The adaptation and the direction brilliantly meld the different time frames together. Alistair Whatley’s direction allows the action to move deftly between scenes and time zones. There is no episodic structure to the play, rather the action in 1916 and 1918 flashes back and forth to 1910 with effortless ease creating a sort of memory play. Consequently, scenes that are chapters apart in the novel take on amplified resonance when butted up together – we are introduced to Isabelle when Wraysford ‘comes back to life’ “like bleedin’ Lazarus”. And when Isabelle’s domineering husband Azaire (Malcolm James) exclaims, as she leaves him, “If you are going with him, you are going to hell!” we are immediately transported to the trenches as the men tremble before they go over the top on the morning of the Somme.

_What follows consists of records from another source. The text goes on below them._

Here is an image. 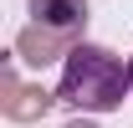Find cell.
Segmentation results:
<instances>
[{
    "label": "cell",
    "instance_id": "obj_1",
    "mask_svg": "<svg viewBox=\"0 0 133 128\" xmlns=\"http://www.w3.org/2000/svg\"><path fill=\"white\" fill-rule=\"evenodd\" d=\"M128 92H133L128 62H118L108 46L77 41L62 56V87H56V97L66 108H77V113H118Z\"/></svg>",
    "mask_w": 133,
    "mask_h": 128
},
{
    "label": "cell",
    "instance_id": "obj_2",
    "mask_svg": "<svg viewBox=\"0 0 133 128\" xmlns=\"http://www.w3.org/2000/svg\"><path fill=\"white\" fill-rule=\"evenodd\" d=\"M36 26H46L56 36H72V31H87V0H26Z\"/></svg>",
    "mask_w": 133,
    "mask_h": 128
},
{
    "label": "cell",
    "instance_id": "obj_3",
    "mask_svg": "<svg viewBox=\"0 0 133 128\" xmlns=\"http://www.w3.org/2000/svg\"><path fill=\"white\" fill-rule=\"evenodd\" d=\"M128 82H133V56H128Z\"/></svg>",
    "mask_w": 133,
    "mask_h": 128
}]
</instances>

Victoria Spearing’s multi layered set is outstanding. In a blink of an eye we are taken from drawing rooms, to taverns, to trenches and tunnels. Dominic Bilkey’s sound design seems constantly seems to rumble as the shells land in the distance – only have the desired effect of keeping the audience jumping at the louder explosions – and Alex Wardle’s dim lighting design can transform a entire front half of a stage into a claustrophobic tunnel. The production values are far and above that of any ordinary touring play.
As the protagonist Johnathan Smith has a colossal task. Despite a cast twelve he is onstage for most of the two and a half hours. For the main he holds the stage well. However, at times, he was allowed to slip into melodrama and he often lacked the subtlety required for more emotional lines or the recalling of harrowing events. As the love of his life Sarah Jayne Dunn was able to convey her dilemma at being trapped. But, unfortunately, the passion we were supposed to witness between the couple seemed to be limited to a strangely choreographed balletic love-making scene. The rest of the cast comfortably doubled or tripled the many rôles and worked together as a fluid ensemble. As Jack Firebrace, Tim Treloar gave an exceptional performance as a broken man, trying to deal with the death of his young son.
Although with its faults, Wagstaff’s adaptation is very intelligent. It has some clunky exposition, a little too much narration and becomes slightly preachy towards the end. The programme notes refer to it like turning a painting into a sculpture. She has succeeded and so has the cast and company. This is a very fine production indeed. You’ll wake up to the birdsong in the morning with a new-found appreciation.